You know that, right?
She would see about that. She went into the closet and found a canvas bag and shoved as much of her riding clothing into it as she could. Then she paused. In the very back of the wardrobe, entombed in plastic, her wedding gown hung. She shoved her clothes aside and unzipped the bag, inhaling the fragrance of powder mixed with something earthier. She ran a finger down the satin and then pulled out her veil. Age had brittled it and turned it yellow. Claire sighed and zipped the bag up again. On the other side of the wardrobe, the suit that Whit had worn was pressed neatly and hung with a matching tie. He must have had it on recently. What else had Whit donned that day? Claire mused. A boutonniere to match her bouquet and oh, yes, his father’s watch. Where was that? She opened the mahogany box that Whit kept in his top drawer and found it.
A place for everything and everything in its place
, Ida had always insisted, and even now, more than a decade after her death, no one in Prospect had the courage to defy that edict.
Well, there’s a first time for everything
, Claire thought, slipping the watch into her pocket along with the cream-colored envelope engraved with Ida’s spiky initials. She closed the closet door and then let herself out through the house’s front door, whistling as she passed, leaving it wide open to whatever kind of ghouls Whit wanted to send her way.
D
ee was making toast in the kitchen when Claire came into the house, and she was so quiet that Dee almost didn’t hear her. Claire could be like a cat when she wanted, all velvet steps and slinky moves, but Dee had gotten good at tracking her.
She
was getting kind of catlike, too.
Normally Claire made so much noise that Dee could hear her coming three days off. She’d throw her shoes into the corner of the front hall and bang on the old piano’s keys as she walked by, as if she wanted even the air of this place to know she was back. But today there was none of that. Just the suspicious creak of a floorboard and then a heavy silence.

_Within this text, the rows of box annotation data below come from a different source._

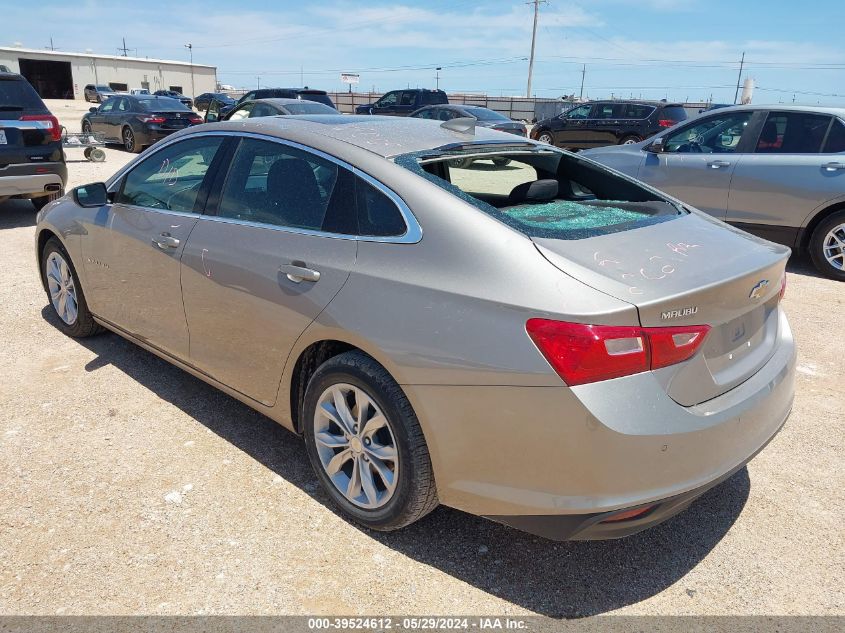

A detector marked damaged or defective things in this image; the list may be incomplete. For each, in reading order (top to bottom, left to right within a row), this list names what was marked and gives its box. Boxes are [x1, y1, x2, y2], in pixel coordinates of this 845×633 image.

shattered rear window [392, 148, 684, 239]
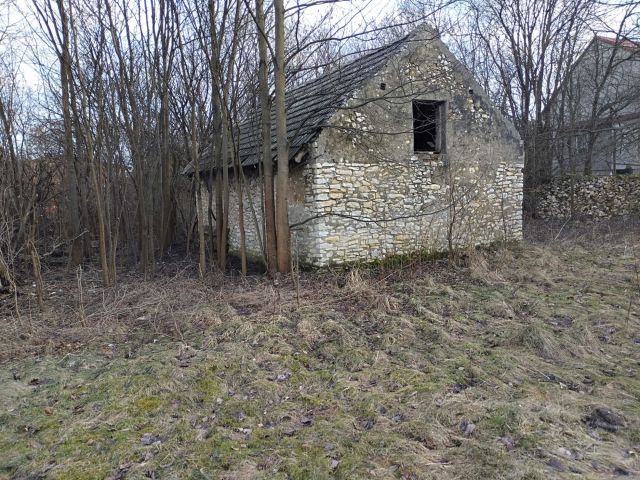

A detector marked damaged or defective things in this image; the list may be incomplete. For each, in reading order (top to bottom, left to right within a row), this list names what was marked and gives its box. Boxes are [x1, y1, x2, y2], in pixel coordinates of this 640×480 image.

damaged roof [182, 31, 412, 175]
broken window [412, 100, 448, 153]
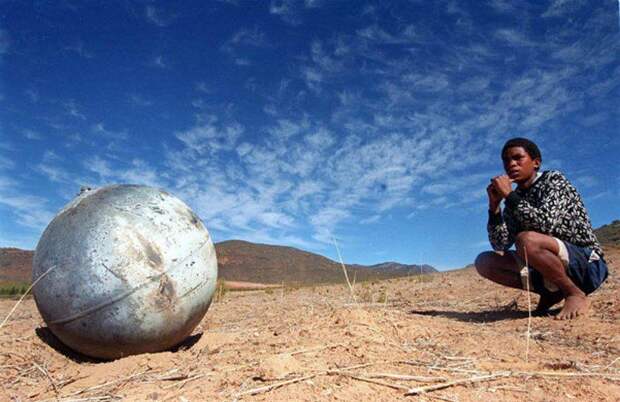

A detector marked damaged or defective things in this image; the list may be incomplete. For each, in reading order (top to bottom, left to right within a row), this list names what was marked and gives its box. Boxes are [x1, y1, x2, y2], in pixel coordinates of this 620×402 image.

rust stain on sphere [33, 185, 220, 358]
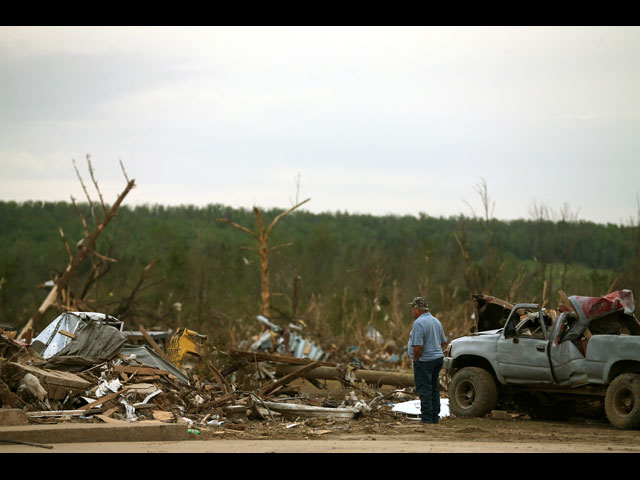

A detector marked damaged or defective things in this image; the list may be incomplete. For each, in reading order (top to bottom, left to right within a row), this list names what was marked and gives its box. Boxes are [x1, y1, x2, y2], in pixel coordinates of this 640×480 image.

broken lumber [276, 366, 416, 388]
damaged pickup truck [442, 290, 640, 430]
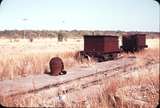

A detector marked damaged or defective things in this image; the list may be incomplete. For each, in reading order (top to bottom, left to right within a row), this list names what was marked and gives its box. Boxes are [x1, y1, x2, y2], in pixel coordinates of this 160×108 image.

second rusty wagon [78, 34, 120, 61]
brown rusty wagon [78, 35, 120, 62]
rusted metal panel [84, 35, 120, 53]
brown rusty wagon [121, 33, 148, 52]
rusty tender [48, 57, 66, 75]
red-brown rust [49, 57, 65, 75]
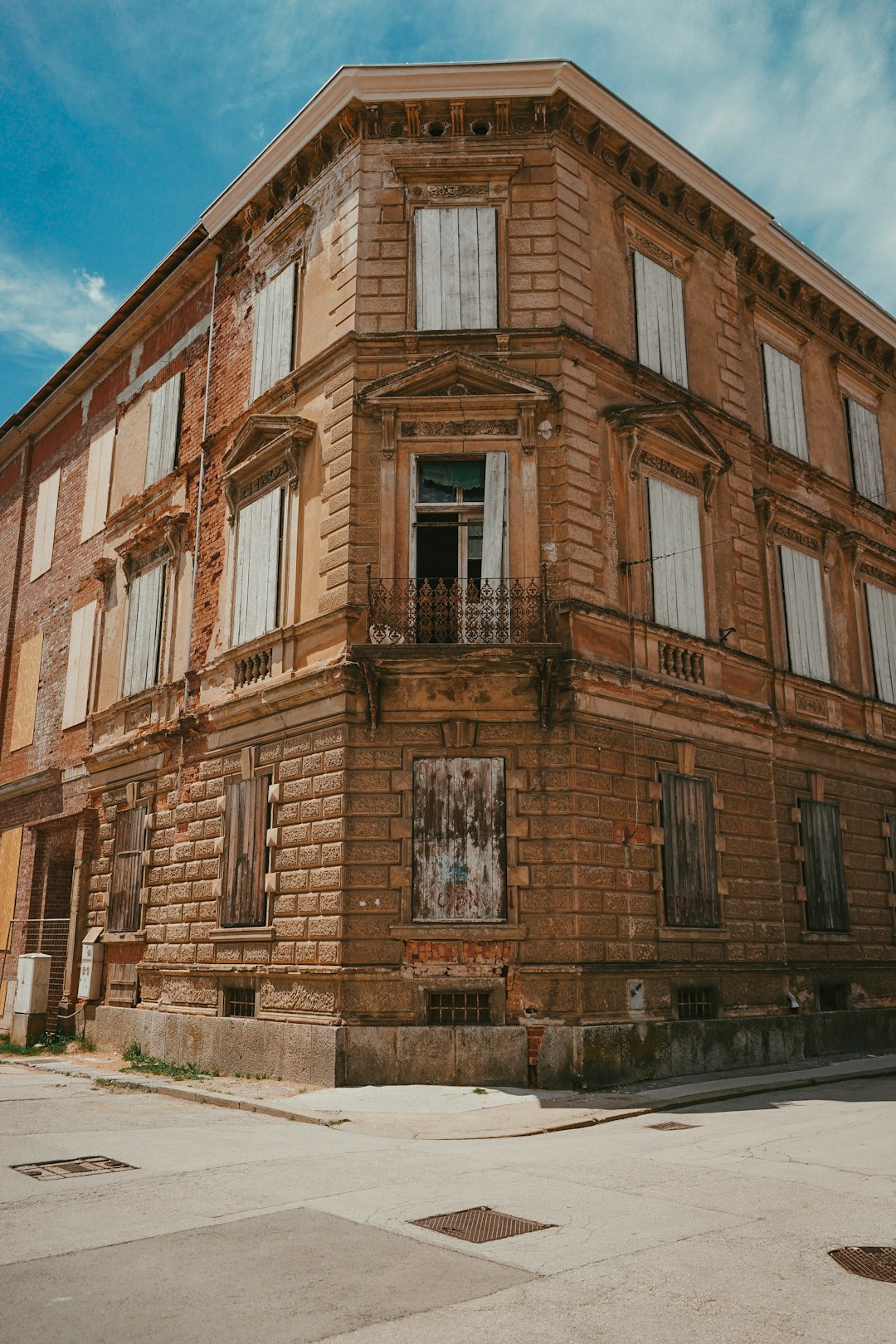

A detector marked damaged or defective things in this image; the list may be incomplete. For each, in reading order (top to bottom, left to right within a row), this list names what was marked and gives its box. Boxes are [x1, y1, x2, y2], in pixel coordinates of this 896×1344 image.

broken window [413, 207, 498, 330]
broken window [634, 252, 690, 388]
broken window [760, 345, 810, 461]
broken window [647, 475, 704, 637]
broken window [109, 800, 147, 929]
broken window [219, 770, 269, 929]
broken window [411, 753, 504, 923]
broken window [657, 770, 720, 929]
broken window [796, 796, 846, 929]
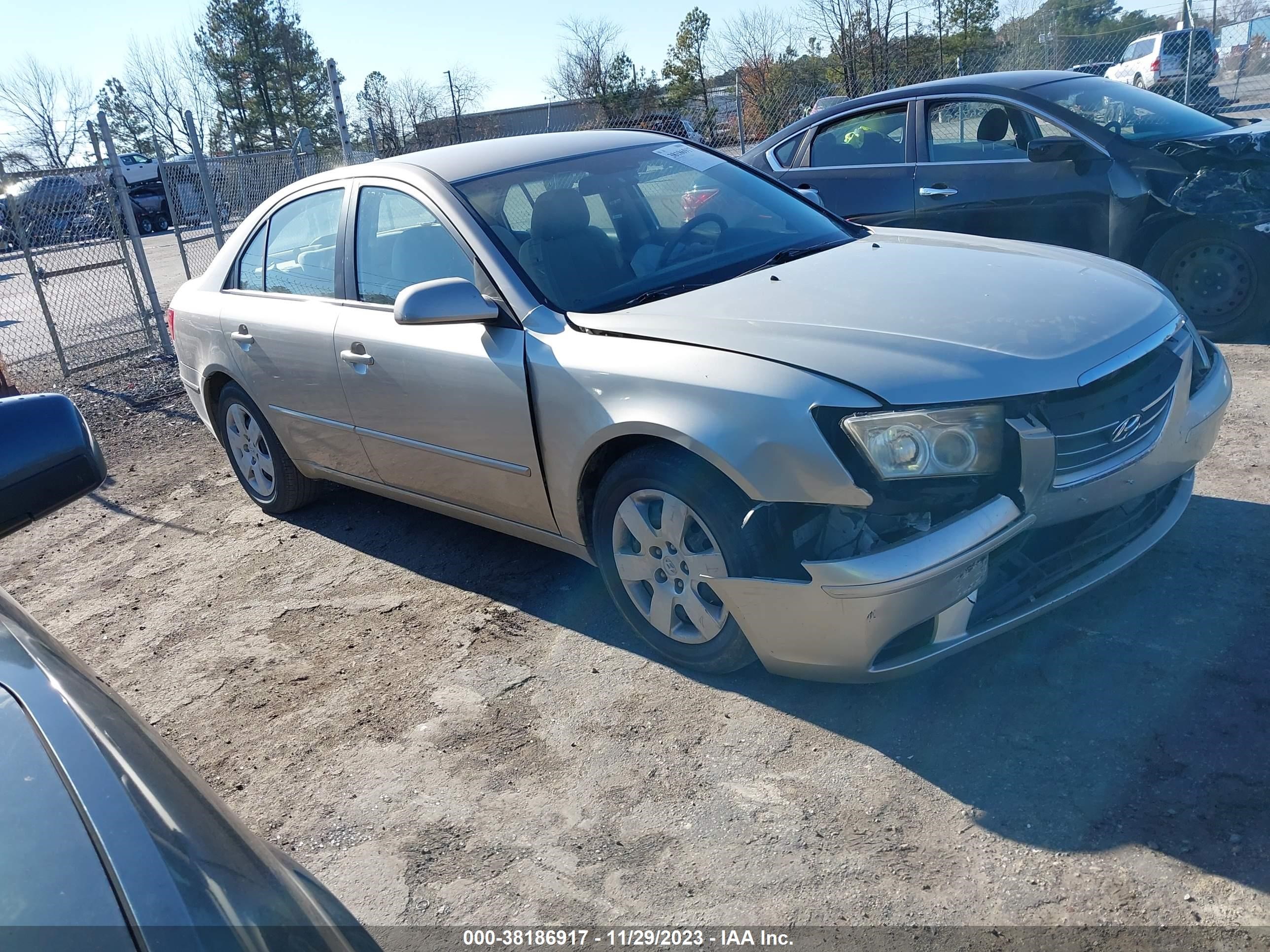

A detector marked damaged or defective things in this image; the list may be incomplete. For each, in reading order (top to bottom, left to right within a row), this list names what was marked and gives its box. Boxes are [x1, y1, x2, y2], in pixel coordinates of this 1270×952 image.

damaged front bumper [711, 340, 1224, 680]
cracked front bumper cover [711, 347, 1224, 680]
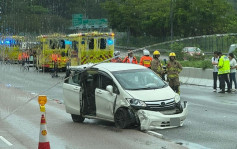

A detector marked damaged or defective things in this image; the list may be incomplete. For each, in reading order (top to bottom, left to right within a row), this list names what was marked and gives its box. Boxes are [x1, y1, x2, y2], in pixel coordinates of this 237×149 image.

damaged white van [63, 62, 189, 130]
van's crushed front end [135, 100, 187, 130]
van's side panel dent [138, 104, 188, 130]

Dee peeked around the kitchen door, but the hall was empty, so she tiptoed down the hall and peeked in around the parlor door, where Claire was standing over the desk in the corner, riffling through some papers. Before she was caught, Dee scurried back to the kitchen, and a second later Claire loped in, scowling so heavily that Dee half thought she might curdle the milk. Claire could be moodier than a three-year-old, but that wasn’t the reason Dee was staring at her. For the first time since Dee had known her, Claire was wearing her hair hanging down her back.
“What did you do to your hair?” Dee said.
Claire reached up and stroked the long red waves, as if she’d
already forgotten about them. “I made a change,” she answered breezily.
“I’ll say.” With her hair free like that, Claire looked like a different person—a nicer one, perhaps. Dee examined her more closely. Now that she was looking, she could see that Claire’s hands were trembling slightly—unusual given how steady she could hold Icicle on a lead. “What’s in the bag?” Dee asked.
Claire sank into a chair and stared straight ahead of her—at what, Dee couldn’t tell, but that was worrisome, too, because Claire usually focused on things as if she had sabers hidden behind her eyes. “Riding gear,” she answered.
The back of Dee’s neck began tingling, and she eased herself into a chair across from Claire at the table. “Wait, you went back to Turner House? Are you crazy? Was Whit there?”